Texte à lire:
+++
Il y a aussi la liberté de donner, prêter ou vendre les livres à quelqu'un d'autre. Mais Amazon élimine ces libertés par les menottes numériques du Kindle et par son mépris de la propriété privée. (..)
Il y a aussi la liberté de garder les livres et de les transmettre à ses héritiers. Mais là encore, Amazon élimine cette possibilité par une porte dérobée dans le Kindle, qui a été utilisée en 2009 pour supprimer des milliers d'exemplaires de copies autorisées du 1984 d'Orwell. (..)
La menace à la liberté est le problème principal. Donc les autres bienfaits possibles sont sans importance.
Stallman est ainsi nostalgique du modèle traditionnel de l'édition (voir cours Module 4 en particulier diapo 7 et 20.). Le problème est que le modèle d'affaires du web s'affirme de plus en plus comme celui de la trace. Il y aurait là une place à prendre pour les bibliothèques à condition qu'elles sachent s'affranchir des contraintes des poids lourds du web pour préserver l'anonymat de la lecture (ici).
Actu du 12 juin 2011
Le point de vue de Stallman directement par lui-même ici, repéré par Lorenzo Soccavo là. et traduit en Français par H. Bienvault là.
Actu du 14 juin 2011
Pour élargir la question, on peut remarquer que le traçage des personnes a tendance à les enfermer dans une bulle informationnelle, selon l'expression d'Eli Pariser. Voir critique de son livre sur InternetActu et chez Olivier Charbonneau, et sa conférence à TED ci-dessous :
La tendance à l'entre-soi est naturelle sur les réseaux sociaux.
+++
Exercice écrit A:
Reproduisez à l'identique les enregistrements, de la ligne contenant "Considering the scene" jusqu'à la ligne contenant "18.8 metres" incluse.

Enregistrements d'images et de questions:
+++
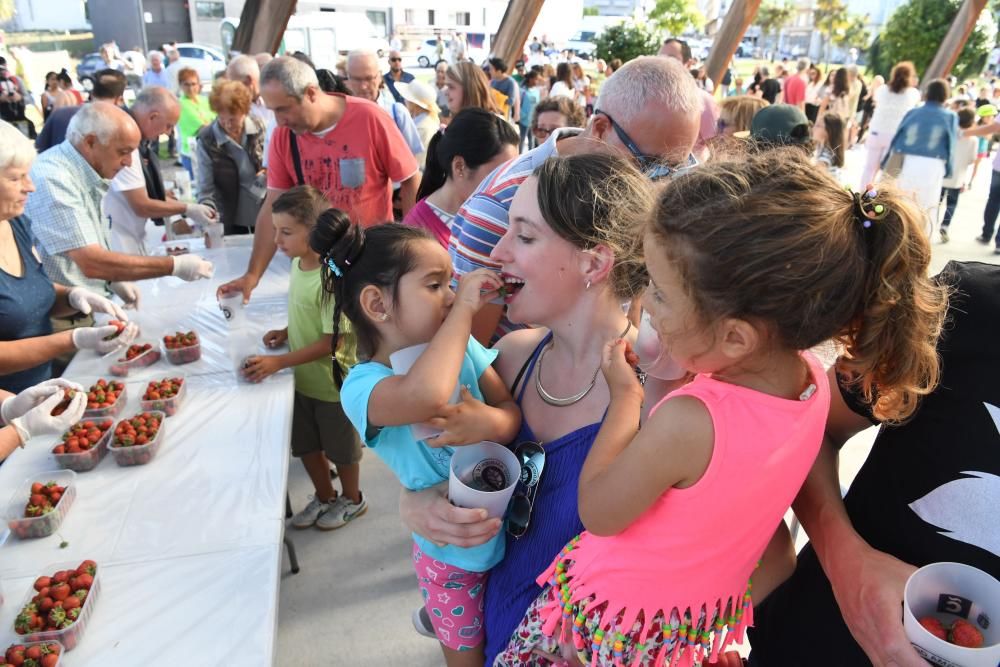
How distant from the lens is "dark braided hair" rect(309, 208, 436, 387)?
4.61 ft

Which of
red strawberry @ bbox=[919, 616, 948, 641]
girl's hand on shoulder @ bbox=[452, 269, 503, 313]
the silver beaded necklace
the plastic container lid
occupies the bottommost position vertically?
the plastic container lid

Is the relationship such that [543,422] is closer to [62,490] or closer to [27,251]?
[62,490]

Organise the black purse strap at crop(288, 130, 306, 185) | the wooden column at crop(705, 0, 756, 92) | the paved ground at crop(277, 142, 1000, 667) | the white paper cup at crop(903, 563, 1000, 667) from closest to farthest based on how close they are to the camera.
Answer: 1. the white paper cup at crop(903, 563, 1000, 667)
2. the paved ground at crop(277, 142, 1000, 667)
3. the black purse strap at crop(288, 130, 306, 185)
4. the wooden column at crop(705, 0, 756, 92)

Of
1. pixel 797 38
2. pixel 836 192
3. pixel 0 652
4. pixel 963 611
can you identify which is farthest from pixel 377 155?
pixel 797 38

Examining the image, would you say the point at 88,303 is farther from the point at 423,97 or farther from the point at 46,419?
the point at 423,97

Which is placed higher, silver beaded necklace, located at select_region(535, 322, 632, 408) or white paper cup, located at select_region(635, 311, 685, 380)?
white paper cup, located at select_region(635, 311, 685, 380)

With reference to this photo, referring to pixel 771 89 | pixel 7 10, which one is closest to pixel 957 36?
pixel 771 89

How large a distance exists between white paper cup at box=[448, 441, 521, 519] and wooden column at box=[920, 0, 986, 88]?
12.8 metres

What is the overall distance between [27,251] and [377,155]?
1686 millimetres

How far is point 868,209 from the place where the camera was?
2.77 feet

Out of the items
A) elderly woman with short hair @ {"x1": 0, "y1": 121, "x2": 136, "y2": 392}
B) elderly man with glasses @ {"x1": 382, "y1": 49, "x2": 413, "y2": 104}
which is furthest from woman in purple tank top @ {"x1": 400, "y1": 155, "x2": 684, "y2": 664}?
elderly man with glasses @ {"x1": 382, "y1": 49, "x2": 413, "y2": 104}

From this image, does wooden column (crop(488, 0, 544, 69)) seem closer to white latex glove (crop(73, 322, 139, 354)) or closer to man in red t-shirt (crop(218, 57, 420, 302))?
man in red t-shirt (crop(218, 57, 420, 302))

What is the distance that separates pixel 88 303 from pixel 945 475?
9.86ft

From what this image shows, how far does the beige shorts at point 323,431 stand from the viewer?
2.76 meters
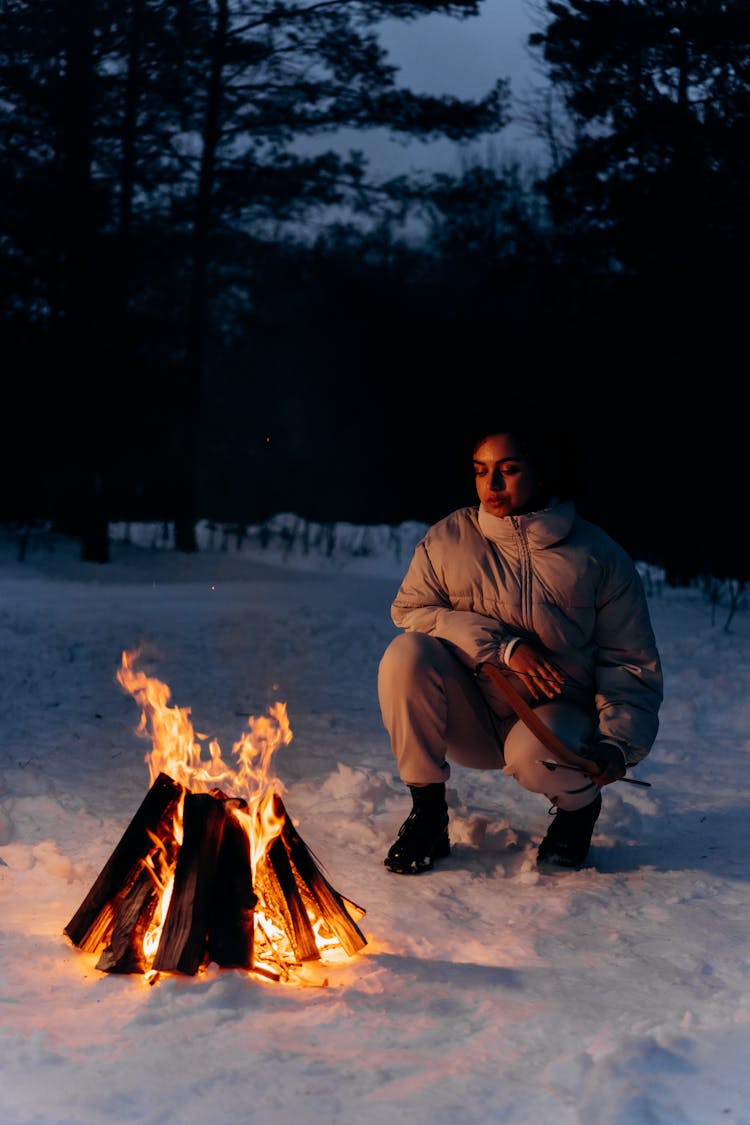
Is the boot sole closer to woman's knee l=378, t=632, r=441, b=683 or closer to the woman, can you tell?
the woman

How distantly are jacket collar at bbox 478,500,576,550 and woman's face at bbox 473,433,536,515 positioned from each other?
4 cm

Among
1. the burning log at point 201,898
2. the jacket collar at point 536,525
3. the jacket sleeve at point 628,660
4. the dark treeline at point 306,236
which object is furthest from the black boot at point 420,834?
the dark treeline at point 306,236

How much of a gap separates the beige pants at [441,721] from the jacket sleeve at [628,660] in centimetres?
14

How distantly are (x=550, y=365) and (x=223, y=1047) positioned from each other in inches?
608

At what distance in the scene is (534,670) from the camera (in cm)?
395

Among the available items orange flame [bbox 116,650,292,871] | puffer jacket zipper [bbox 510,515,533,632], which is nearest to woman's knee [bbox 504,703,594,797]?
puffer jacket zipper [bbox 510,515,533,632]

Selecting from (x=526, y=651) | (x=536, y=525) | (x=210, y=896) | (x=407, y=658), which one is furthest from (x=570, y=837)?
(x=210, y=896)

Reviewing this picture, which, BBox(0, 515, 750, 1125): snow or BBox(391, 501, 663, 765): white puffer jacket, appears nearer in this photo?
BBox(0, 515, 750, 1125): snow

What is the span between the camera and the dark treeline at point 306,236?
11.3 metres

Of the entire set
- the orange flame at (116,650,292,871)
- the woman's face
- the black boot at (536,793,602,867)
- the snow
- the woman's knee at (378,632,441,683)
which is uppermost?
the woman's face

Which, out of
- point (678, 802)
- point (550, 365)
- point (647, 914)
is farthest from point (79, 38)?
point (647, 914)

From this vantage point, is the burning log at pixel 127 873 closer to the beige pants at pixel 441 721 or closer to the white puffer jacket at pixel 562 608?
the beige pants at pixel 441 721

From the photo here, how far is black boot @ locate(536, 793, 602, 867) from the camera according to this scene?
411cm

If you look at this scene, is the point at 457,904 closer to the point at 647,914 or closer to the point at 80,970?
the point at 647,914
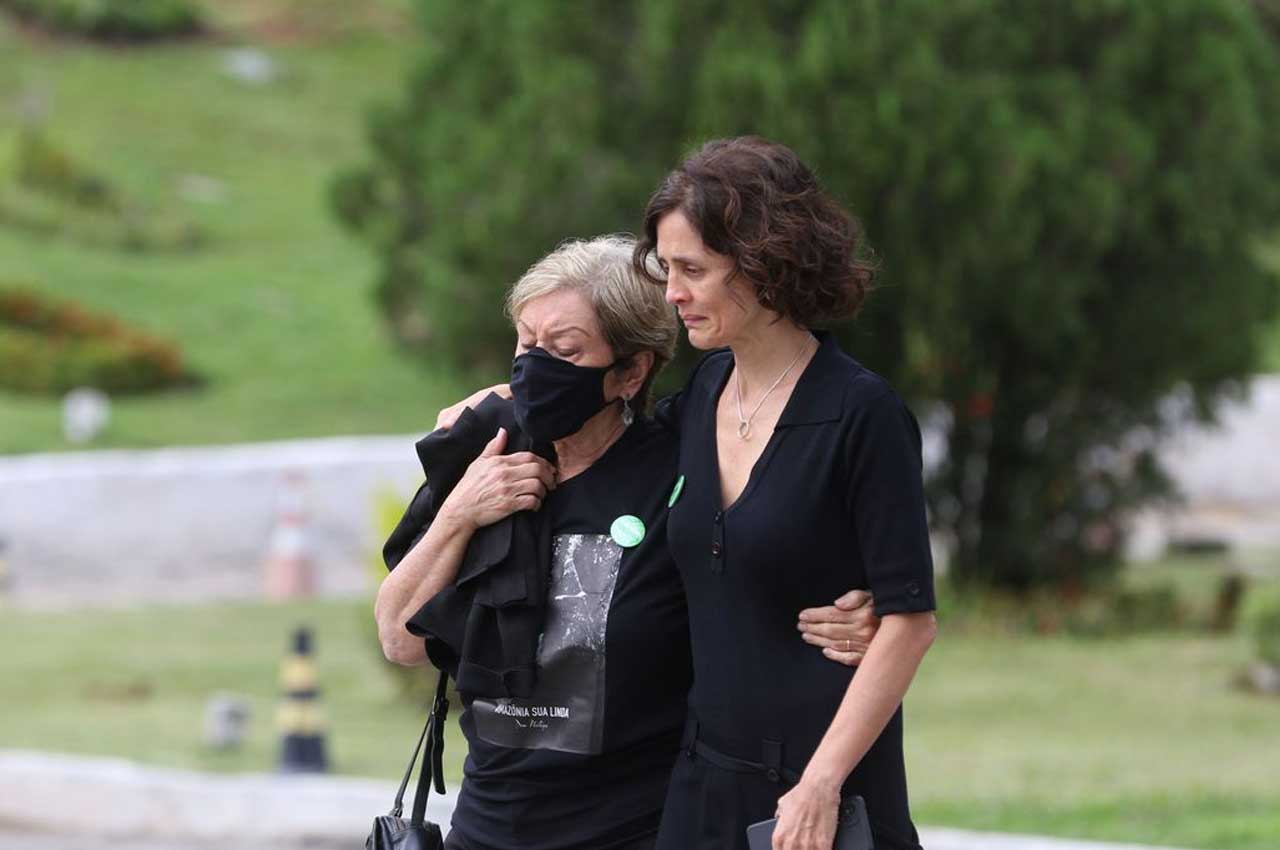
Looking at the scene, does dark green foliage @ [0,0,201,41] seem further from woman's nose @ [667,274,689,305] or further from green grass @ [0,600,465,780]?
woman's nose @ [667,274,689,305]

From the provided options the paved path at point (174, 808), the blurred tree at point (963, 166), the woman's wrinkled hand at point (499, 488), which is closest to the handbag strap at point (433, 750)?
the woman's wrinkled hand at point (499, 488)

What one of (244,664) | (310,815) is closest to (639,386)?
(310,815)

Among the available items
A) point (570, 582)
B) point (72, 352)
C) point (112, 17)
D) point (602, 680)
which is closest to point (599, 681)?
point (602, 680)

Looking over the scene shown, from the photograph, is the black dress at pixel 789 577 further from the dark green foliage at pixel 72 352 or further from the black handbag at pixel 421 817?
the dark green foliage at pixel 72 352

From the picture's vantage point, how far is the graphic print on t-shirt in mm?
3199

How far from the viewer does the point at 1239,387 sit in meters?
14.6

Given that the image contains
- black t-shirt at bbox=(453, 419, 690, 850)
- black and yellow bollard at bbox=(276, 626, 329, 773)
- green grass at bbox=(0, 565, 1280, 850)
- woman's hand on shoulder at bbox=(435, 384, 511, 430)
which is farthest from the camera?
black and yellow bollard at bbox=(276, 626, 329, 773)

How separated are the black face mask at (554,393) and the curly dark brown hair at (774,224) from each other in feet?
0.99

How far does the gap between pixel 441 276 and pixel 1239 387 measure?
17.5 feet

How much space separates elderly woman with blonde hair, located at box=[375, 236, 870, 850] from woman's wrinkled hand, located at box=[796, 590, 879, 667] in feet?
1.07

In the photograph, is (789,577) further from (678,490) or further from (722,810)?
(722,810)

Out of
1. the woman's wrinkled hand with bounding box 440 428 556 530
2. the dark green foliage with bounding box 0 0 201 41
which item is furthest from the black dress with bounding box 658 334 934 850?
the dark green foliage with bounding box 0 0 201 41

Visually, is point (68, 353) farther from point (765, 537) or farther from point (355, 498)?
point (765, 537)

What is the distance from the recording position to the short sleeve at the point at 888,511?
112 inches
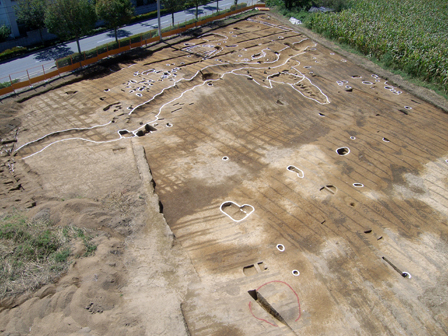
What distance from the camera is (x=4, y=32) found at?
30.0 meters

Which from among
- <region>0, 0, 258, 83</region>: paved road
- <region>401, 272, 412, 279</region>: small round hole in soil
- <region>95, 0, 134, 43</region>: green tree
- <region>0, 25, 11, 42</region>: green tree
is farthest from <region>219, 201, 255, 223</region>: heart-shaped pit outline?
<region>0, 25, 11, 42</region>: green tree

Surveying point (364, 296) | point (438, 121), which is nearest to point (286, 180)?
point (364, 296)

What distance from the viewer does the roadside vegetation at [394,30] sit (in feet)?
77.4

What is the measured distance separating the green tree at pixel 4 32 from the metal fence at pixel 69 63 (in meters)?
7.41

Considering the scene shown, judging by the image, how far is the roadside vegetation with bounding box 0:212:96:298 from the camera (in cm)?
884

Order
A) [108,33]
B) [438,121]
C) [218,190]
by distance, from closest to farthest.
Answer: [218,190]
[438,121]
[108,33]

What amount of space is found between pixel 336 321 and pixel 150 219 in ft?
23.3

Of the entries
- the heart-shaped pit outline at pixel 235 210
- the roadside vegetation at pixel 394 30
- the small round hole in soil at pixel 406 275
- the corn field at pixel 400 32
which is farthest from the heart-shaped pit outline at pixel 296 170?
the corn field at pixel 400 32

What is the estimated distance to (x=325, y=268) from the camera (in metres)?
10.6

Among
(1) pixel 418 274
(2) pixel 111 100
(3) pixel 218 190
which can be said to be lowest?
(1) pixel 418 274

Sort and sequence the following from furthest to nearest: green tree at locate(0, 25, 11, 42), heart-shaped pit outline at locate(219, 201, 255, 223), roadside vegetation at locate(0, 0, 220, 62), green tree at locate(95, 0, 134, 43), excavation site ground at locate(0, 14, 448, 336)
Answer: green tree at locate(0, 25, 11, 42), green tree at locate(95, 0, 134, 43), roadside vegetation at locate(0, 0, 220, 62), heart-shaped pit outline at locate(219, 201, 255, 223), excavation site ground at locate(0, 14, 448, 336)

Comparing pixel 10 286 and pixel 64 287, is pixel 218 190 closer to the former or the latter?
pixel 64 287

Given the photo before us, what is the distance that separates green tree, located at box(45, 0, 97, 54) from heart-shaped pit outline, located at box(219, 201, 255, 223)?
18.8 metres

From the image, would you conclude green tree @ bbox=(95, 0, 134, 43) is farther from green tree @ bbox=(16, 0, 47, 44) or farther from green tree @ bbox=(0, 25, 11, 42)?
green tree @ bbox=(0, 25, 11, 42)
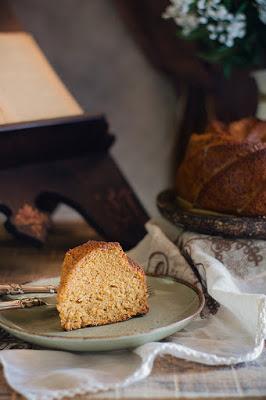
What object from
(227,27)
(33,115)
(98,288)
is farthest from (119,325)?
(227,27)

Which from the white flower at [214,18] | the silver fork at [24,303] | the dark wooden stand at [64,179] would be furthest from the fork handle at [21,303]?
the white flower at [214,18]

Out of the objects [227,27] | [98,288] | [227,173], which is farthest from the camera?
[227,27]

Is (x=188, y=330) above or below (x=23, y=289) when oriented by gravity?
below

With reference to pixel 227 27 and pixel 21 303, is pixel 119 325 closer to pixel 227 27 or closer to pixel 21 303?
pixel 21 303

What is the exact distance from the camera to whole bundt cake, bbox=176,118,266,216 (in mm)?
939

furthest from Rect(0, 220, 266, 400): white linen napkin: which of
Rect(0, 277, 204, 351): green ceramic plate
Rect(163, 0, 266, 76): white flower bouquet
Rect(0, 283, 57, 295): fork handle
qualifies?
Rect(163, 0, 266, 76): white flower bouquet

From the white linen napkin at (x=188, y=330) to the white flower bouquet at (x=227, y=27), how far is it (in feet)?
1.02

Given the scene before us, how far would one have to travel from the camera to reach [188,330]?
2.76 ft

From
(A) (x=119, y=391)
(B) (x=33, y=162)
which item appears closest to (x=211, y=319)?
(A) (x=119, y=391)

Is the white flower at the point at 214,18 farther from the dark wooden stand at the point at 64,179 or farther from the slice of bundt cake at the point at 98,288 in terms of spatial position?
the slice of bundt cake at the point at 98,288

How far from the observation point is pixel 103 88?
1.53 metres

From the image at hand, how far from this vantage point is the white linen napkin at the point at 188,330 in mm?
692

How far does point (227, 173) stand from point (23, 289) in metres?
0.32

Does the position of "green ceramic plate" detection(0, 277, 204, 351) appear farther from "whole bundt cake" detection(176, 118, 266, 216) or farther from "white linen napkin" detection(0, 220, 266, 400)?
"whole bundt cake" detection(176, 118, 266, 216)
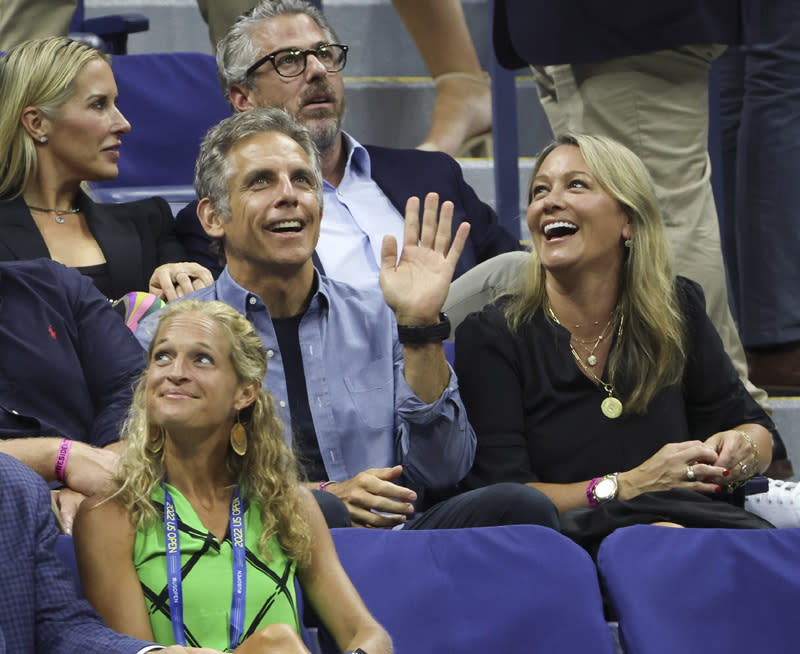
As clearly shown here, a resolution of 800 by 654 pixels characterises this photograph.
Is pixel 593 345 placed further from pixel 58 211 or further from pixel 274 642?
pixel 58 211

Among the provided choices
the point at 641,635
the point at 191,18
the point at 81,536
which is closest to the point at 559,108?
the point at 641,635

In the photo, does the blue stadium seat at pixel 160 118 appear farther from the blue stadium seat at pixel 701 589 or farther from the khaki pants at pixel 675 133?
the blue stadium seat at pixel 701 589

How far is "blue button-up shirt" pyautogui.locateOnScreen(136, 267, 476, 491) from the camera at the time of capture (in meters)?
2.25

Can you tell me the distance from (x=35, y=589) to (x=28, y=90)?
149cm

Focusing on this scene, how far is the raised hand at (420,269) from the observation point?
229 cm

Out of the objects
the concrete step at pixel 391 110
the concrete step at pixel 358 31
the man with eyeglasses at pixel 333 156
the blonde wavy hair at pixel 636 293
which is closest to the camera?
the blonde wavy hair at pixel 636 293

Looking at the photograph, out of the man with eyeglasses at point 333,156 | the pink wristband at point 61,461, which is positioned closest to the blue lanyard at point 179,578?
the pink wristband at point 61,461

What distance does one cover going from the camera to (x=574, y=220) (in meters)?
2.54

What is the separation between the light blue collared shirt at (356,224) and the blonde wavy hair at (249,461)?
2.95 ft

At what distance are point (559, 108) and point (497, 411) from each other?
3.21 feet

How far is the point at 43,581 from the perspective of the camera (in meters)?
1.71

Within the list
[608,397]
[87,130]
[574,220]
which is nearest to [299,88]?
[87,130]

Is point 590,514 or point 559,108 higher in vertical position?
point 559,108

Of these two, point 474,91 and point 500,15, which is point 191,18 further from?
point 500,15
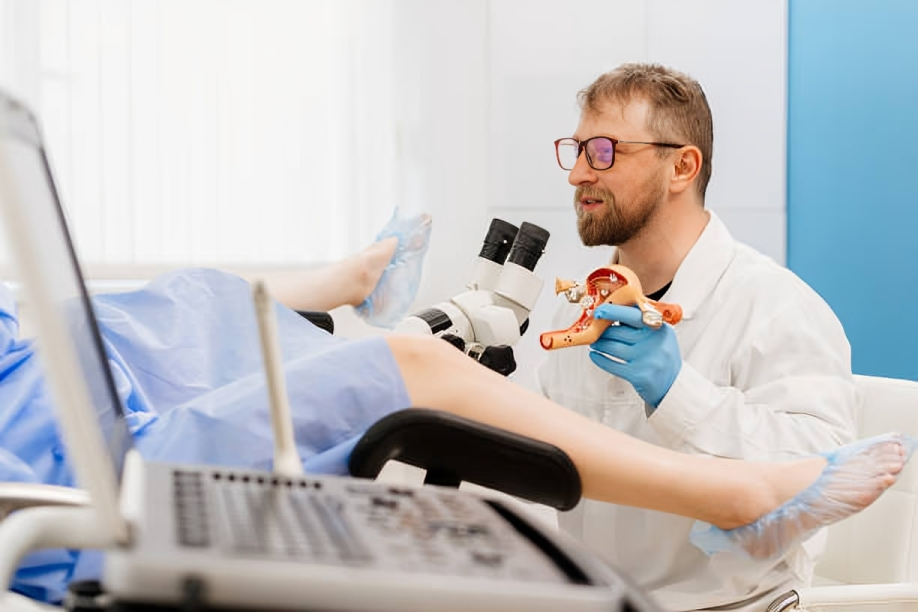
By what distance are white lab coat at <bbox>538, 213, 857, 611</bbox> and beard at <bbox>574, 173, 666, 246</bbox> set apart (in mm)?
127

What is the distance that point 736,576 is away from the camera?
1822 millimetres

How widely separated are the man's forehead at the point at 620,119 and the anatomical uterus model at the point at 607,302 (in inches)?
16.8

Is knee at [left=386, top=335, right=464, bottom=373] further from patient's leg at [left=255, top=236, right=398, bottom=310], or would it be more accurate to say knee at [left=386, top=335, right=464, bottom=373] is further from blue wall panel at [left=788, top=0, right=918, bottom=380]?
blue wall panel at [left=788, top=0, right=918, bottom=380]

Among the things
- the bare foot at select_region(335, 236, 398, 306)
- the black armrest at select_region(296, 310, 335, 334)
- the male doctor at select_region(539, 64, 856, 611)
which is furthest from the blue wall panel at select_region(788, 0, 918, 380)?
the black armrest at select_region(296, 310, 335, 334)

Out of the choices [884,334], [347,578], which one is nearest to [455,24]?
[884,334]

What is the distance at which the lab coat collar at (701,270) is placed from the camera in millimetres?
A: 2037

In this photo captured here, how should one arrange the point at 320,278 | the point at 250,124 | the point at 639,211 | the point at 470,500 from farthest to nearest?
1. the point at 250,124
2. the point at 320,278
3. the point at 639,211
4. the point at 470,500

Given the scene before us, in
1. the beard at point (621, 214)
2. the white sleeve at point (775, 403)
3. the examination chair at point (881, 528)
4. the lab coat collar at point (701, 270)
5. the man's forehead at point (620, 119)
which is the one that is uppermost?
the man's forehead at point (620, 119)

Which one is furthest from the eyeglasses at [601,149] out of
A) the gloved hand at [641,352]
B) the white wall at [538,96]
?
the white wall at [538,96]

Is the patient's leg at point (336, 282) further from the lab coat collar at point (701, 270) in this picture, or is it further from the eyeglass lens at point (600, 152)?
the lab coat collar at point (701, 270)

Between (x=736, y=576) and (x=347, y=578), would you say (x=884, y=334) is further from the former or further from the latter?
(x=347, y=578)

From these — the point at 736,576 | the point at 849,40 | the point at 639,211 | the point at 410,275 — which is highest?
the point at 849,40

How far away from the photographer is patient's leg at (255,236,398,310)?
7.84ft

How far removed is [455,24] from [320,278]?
+++
Exercice écrit B:
Poursuivez le texte sur Stallman et le Kindle d'Amazon à partir de sa dernière phrase.

Résultat A:
Considering the scene shown, judging by the image, how far is the roadside vegetation with bounding box 0:212:96:298 from the camera (in cm)?
884

Order
A) [108,33]
B) [438,121]
C) [218,190]
by distance, from closest to farthest.
Answer: [218,190]
[438,121]
[108,33]

What amount of space is found between pixel 336 321 and pixel 150 219 in ft?
23.3

Of the entries
- the heart-shaped pit outline at pixel 235 210
- the roadside vegetation at pixel 394 30
- the small round hole in soil at pixel 406 275
- the corn field at pixel 400 32
which is farthest from the heart-shaped pit outline at pixel 296 170?
the corn field at pixel 400 32

What is the estimated distance to (x=325, y=268) from the camera (in metres)?
10.6

Among
(1) pixel 418 274
(2) pixel 111 100
(3) pixel 218 190
which can be said to be lowest?
(1) pixel 418 274

Sort and sequence the following from furthest to nearest: green tree at locate(0, 25, 11, 42), heart-shaped pit outline at locate(219, 201, 255, 223), roadside vegetation at locate(0, 0, 220, 62), green tree at locate(95, 0, 134, 43), excavation site ground at locate(0, 14, 448, 336)
Answer: green tree at locate(0, 25, 11, 42), green tree at locate(95, 0, 134, 43), roadside vegetation at locate(0, 0, 220, 62), heart-shaped pit outline at locate(219, 201, 255, 223), excavation site ground at locate(0, 14, 448, 336)

Comparing pixel 10 286 and pixel 64 287, is pixel 218 190 closer to the former or the latter?
pixel 64 287

Given the photo before us, what is the distance that separates green tree, located at box(45, 0, 97, 54) from heart-shaped pit outline, located at box(219, 201, 255, 223)?
18.8 metres

Résultat B:
Commentaires
"Nostalgique du modèle traditionnel de l'édition" ? Ce n'est pas ce qu'il dit une seule seconde. Il dit seulement que les produits numériques et le paradigme de l'accès n'assurent aucune liberté à l'utilisateur. Et on ne peut pas dire qu'il ait vraiment tort. Il pose une question essentielle à nos libertés : "Lorsqu'on achète un appareil numérique quelconque, sont usage (y compris son mauvais usage) nous appartient-il ou appartient-il au constructeur de l'appareil ?" Pourrons-nous créer des zones aveugles à toutes sousveillances ? - voir : http://www.hyperbate.com/dernier/?p...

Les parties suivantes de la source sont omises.